In the early fifties, I
teamed up with Johnny Leary and Denis Murphy
playing for their step dancers at Fleadhanna
and Feiseanna. Later, the three of us and
Jimmy Doyle joined Michael O’Callaghan and
we formed the Desmond Dance Band. We spent
eleven years together playing all over Kerry
and parts of Cork and Limerick We rarely
missed a Sunday night and we played on many
Friday nights also.
When Denis Murphy went to
America the ‘Desmond’as it was, broke up.

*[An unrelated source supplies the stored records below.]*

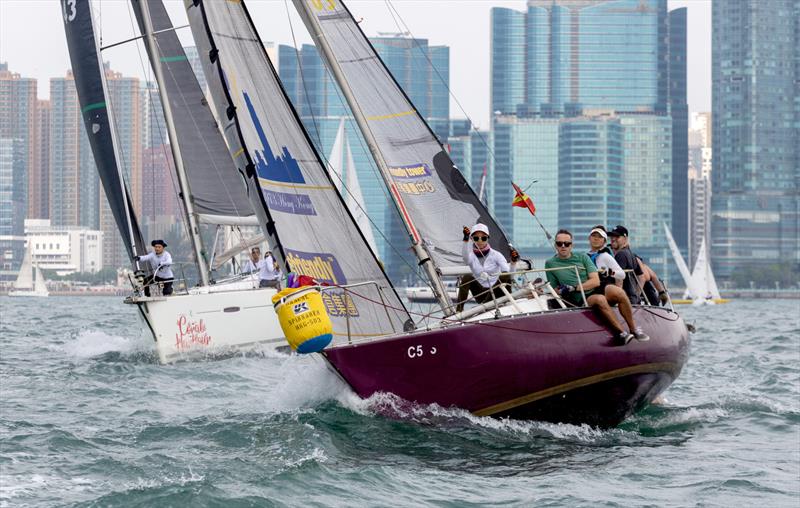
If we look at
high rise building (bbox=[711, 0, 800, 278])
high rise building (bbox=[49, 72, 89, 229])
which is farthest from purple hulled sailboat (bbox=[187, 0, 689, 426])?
high rise building (bbox=[49, 72, 89, 229])

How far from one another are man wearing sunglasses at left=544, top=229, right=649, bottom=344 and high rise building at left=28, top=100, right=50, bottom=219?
176 meters

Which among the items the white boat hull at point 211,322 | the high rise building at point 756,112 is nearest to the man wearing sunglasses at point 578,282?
the white boat hull at point 211,322

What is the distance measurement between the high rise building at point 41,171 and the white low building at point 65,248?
544 inches

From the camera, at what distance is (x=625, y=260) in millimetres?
12625

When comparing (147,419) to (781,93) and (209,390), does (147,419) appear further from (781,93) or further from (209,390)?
(781,93)

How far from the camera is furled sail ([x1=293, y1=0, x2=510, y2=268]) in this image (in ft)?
49.2

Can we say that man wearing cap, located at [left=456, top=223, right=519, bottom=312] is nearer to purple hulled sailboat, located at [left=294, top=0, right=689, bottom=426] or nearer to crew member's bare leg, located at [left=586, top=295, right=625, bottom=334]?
purple hulled sailboat, located at [left=294, top=0, right=689, bottom=426]

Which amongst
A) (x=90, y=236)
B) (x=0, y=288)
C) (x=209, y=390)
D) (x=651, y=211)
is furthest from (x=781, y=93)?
(x=209, y=390)

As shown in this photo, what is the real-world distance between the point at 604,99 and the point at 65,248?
77.5 metres

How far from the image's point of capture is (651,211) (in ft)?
583

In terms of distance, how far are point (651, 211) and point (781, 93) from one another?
1064 inches

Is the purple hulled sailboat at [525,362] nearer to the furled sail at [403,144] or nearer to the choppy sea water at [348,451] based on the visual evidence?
the choppy sea water at [348,451]

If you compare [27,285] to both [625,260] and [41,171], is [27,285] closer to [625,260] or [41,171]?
[41,171]

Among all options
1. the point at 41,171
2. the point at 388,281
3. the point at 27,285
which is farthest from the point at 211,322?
the point at 41,171
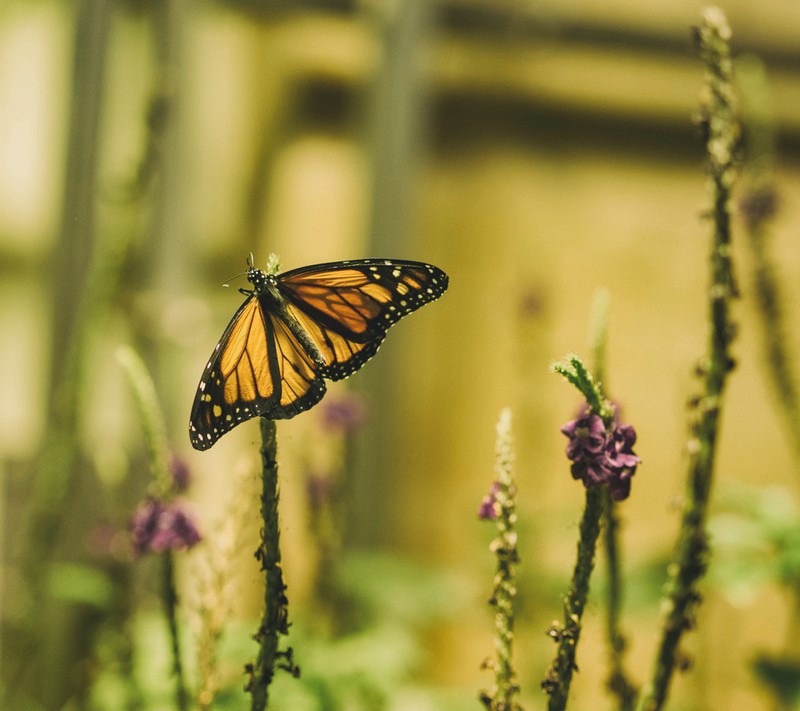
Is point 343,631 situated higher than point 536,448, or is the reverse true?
point 536,448

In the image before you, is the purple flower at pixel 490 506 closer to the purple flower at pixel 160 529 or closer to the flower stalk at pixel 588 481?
the flower stalk at pixel 588 481

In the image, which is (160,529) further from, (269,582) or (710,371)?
(710,371)

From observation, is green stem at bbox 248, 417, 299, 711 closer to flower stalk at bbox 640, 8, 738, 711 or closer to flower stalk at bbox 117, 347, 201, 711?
flower stalk at bbox 117, 347, 201, 711

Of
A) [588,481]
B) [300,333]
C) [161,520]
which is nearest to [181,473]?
[161,520]

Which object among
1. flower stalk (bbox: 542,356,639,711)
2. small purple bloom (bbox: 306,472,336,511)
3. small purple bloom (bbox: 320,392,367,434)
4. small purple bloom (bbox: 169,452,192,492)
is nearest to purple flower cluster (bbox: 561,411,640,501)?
flower stalk (bbox: 542,356,639,711)

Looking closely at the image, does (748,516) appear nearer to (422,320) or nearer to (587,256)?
(587,256)

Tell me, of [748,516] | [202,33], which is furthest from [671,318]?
[202,33]
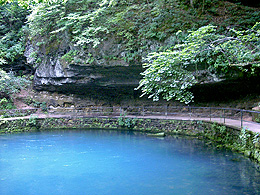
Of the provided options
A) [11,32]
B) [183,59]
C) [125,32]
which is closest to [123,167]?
[183,59]

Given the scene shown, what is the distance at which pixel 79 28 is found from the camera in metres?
15.9

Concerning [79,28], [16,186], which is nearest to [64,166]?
[16,186]

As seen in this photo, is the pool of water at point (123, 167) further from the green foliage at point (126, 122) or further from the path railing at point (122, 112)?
the path railing at point (122, 112)

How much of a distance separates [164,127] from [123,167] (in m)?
5.94

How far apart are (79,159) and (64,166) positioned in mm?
866

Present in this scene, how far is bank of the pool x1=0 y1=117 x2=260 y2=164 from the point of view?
337 inches

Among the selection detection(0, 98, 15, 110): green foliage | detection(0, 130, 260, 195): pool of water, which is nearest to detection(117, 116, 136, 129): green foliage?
detection(0, 130, 260, 195): pool of water

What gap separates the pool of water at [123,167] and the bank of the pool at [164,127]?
547mm

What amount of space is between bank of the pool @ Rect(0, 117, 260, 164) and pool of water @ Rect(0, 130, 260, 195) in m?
0.55

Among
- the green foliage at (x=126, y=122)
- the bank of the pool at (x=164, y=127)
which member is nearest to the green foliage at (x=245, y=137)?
the bank of the pool at (x=164, y=127)

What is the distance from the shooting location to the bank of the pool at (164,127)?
8.57 m

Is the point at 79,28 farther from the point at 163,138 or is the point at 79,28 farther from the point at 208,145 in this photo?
the point at 208,145

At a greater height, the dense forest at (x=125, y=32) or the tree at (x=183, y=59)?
the dense forest at (x=125, y=32)

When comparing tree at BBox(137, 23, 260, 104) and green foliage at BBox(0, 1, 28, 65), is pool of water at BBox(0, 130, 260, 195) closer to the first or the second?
tree at BBox(137, 23, 260, 104)
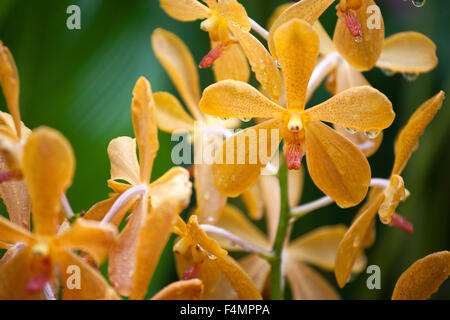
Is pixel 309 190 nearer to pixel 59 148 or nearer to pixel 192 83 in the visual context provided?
pixel 192 83

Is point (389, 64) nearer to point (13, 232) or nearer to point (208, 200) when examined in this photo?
point (208, 200)

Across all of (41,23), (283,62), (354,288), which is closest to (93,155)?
(41,23)

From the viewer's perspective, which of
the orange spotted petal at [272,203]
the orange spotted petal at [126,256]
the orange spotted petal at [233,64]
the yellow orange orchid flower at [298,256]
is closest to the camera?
the orange spotted petal at [126,256]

Johnny and myself played together on
occasions. When Denis returned from America,
the three of us joined up again and played
together every Friday and Sunday nights at
Dan O’Connell’s in Knocknagree. Even though
I never took a drink, I think there is a
great atmosphere in the pub – that is of
course, if people don’t overdo it with the
drink. It is the nearest of all to the house
dance.
In my early days, I took
part in competitions and was the first to
win the Padraig O’Keeffe Perpetual Trophy at
Scart Fleadh Cheoil.
This side of the country
must be the richest of all having so many
fine musicians and each is better that the
next. There are so many I could never
mention them all. I mention Johnny and Denis
very often because it was with those two men
I played most of my music. We all missed
Denis a lot when he died. He was always so
jolly and was a great man to tell a story
I really enjoy playing
with Johnny Leary. Not taking from any of
the others, I think he is the nearest to
Padraig O’Keeffe’s style. As well as being a
master musician, he is a powerful man to
tell a yarn. Like the music, he has a
distinct style of telling them and I
wouldn’t dare even attempt to repeat one of
them here, as no one can tell them like
himself.
Before I ever played in a
hall, I travelled to lots of them. Thady
Willie’s in Gneeveguilla, Vaughan’s in
Williamstown and one in Barraduff not to
mention Denny Mahoney’s of Knockeenahone and
the halls in Scart.
Life has changed a lot
since my young days, but as mentioned
previously, it gives me great pleasure to
see so many of our young people playing
Irish music and dancing sets.
Long may it continue and
with God’s holy help, I will do my part for
our great tradition, while I’m able.”